La salle de classe était vide, elle était toujours la première à arriver, elle avait ainsi le temps d'être seule. Les partiels de fin d'année étaient sur le point de s'achever, tout comme le mois de mai. L'université était encore calme et l'adolescente frissonna lorsqu'une brise vint caresser son visage. Quand arrivèrent les premiers élèves, elle alla s'installer distraitement à sa place. Son casque ne quitta ses oreilles que lorsque le surveillant fit son entrée, un vieil homme enrobé à l'air jovial.
Même si on pouvait penser le contraire à cause de sa froideur et de la distance qu'elle mettait entre elle et ses camarades, elle n'était pas timide. Elle était simplement toujours ailleurs, dans un monde que personne à part elle ne pouvait comprendre ni même connaître. C'était ainsi qu'elle était heureuse.
Elle retira sa capuche, dévoilant de courts cheveux desquels la teinture platine avait volé le blond naturel. Elle portait un petit anneau doré à chaque oreille, néanmoins il dépassait de son oreille gauche quelques piercings, tous noirs. Elle ne s'était qu'à peine maquillée ce jour-là, soulignant son regard envoûtant d'un trait sombre. Elle était belle sans être exceptionnelle ; il y avait sur son visage encore juvénile de charmantes pommettes, son corps était fin sans être aussi maigre que celui des plus jolies filles de sa classe de travaux dirigés et elle avait une taille moyenne pour une jeune femme dont la croissance était finie, un petit mètre soixante-neuf.

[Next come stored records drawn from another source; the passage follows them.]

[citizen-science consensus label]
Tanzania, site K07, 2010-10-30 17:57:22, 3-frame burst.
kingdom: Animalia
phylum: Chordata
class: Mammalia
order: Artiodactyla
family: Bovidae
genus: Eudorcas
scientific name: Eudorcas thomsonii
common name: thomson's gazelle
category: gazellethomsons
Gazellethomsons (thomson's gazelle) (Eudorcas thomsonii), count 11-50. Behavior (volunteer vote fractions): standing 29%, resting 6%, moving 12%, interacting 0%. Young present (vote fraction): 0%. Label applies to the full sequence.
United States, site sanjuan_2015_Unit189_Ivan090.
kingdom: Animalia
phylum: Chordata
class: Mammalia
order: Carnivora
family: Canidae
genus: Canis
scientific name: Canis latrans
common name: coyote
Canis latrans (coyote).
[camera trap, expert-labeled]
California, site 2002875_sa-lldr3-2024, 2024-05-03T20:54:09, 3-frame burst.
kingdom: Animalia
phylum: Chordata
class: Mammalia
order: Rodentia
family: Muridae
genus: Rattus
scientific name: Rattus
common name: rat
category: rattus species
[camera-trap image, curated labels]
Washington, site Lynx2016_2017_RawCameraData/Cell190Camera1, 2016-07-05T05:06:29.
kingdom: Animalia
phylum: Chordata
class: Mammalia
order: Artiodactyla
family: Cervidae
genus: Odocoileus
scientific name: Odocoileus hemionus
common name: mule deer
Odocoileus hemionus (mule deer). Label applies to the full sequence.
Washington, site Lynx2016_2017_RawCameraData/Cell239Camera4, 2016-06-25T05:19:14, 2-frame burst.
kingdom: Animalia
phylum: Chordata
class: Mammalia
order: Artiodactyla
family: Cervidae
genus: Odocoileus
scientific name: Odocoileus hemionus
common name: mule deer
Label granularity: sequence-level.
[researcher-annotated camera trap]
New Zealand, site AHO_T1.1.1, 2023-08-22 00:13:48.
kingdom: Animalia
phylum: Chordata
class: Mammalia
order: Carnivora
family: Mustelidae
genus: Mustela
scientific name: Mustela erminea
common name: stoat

Le coude sur la table, la tête retenue par sa main, elle regardait dans le vague. Ce jour-là, contrairement à ce que son apparence aurait pu suggérer, elle écoutait « Partir là-bas », la chanson de la Petite Sirène. Elle ne disait jamais à ses camarades ce qu'elle écoutait, elle en avait honte et en était fière à la fois : certes, certains la trouvaient puérile, mais elle, tout ce qu'elle voyait, c'était qu'elle avait des rêves en cascade. Un prince charmant ? Non bien sûr, elle n'en rêvait plus depuis ses neuf ans. En revanche, elle rêvait d'avoir la possibilité de faire de sa passion son travail. Destinée à devenir professeur d'histoire, tout ce qu'elle voulait, c'était chanter et danser.
Bien sûr, son seul public avait toujours été son reflet dans la glace et parfois sa sœur, quand elle se cachait derrière la porte pour l'écouter chanter, accompagnée par la guitare qu'elle maniait à merveille. Or c'était ça, le rêve de Charlène : monter sur scène, faire face à un vrai public, affronter le trac et les yeux qui vous dévisagent, pour dévoiler son âme. N'était-ce pas le plus beau métier du monde que de tenter d'exprimer ce qui n'est pas censé pouvoir l'être ? Un sentiment était avant tout une sensation, chacun en avait un ressenti précis. Elle, elle mettait cela en musique. Elle écrivait des paroles honnêtes, parfois un peu niaises ou naïves, selon sa petite sœur à qui elle faisait souvent lire ses textes. Avec le temps, ils s'étaient complexifiés, améliorés, ils avaient fini par atteindre une réelle maturité dans leur écriture, même si certains demeuraient plutôt innocents.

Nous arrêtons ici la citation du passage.